* The request:
Copy out everything from the line containing "Of the following" down to the end of the listing, keeping the requests unchanged. In the answers, multiply every number (the coordinates and distances) by 2.45 and round each result to the same number of decimal places it had, with halves rounded up.

[Stored items]
==*==

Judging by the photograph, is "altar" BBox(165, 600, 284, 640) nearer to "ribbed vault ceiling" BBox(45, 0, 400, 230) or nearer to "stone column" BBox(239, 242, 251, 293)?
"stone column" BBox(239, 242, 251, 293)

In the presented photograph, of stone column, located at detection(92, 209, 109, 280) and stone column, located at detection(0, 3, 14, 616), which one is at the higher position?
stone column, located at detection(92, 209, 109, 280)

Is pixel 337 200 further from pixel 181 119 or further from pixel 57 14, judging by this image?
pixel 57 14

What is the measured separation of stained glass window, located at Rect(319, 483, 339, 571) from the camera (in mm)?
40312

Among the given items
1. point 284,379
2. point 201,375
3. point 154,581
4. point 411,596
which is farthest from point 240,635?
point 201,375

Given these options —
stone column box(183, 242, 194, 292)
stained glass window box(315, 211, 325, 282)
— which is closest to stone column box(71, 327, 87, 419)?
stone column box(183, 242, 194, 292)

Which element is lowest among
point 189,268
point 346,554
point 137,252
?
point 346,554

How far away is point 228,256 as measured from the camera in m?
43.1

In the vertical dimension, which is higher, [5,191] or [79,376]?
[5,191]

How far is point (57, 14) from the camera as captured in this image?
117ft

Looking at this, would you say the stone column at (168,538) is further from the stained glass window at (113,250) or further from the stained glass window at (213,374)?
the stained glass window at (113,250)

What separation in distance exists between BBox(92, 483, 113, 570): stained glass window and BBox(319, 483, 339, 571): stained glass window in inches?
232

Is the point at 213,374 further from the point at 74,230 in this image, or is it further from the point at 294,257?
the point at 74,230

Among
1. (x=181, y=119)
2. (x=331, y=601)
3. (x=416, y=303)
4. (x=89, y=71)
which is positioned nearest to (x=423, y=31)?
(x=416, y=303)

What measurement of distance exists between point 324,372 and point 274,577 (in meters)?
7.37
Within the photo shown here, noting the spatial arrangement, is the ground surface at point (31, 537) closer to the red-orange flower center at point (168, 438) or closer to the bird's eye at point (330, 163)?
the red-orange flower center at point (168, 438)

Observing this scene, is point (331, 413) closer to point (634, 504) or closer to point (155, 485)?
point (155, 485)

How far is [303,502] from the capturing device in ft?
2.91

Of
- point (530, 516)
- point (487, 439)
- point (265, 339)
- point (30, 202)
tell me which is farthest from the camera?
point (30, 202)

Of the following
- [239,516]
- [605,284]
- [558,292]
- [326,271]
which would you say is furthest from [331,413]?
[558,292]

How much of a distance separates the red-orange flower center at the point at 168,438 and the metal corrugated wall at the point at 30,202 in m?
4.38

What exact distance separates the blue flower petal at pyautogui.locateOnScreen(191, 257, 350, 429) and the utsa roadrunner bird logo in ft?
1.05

==*==

* Exercise solution:
Of the following
- [239,516]
- [605,284]
- [558,292]
- [326,271]
which would you say is furthest from [331,413]?
[1367,715]

How much of a distance separates the red-orange flower center at the point at 168,438 and the metal corrugated wall at the point at 30,202 in m?
10.73

What exact distance separates the blue flower petal at pyautogui.locateOnScreen(191, 257, 350, 429) and the utsa roadrunner bird logo in ft?
2.57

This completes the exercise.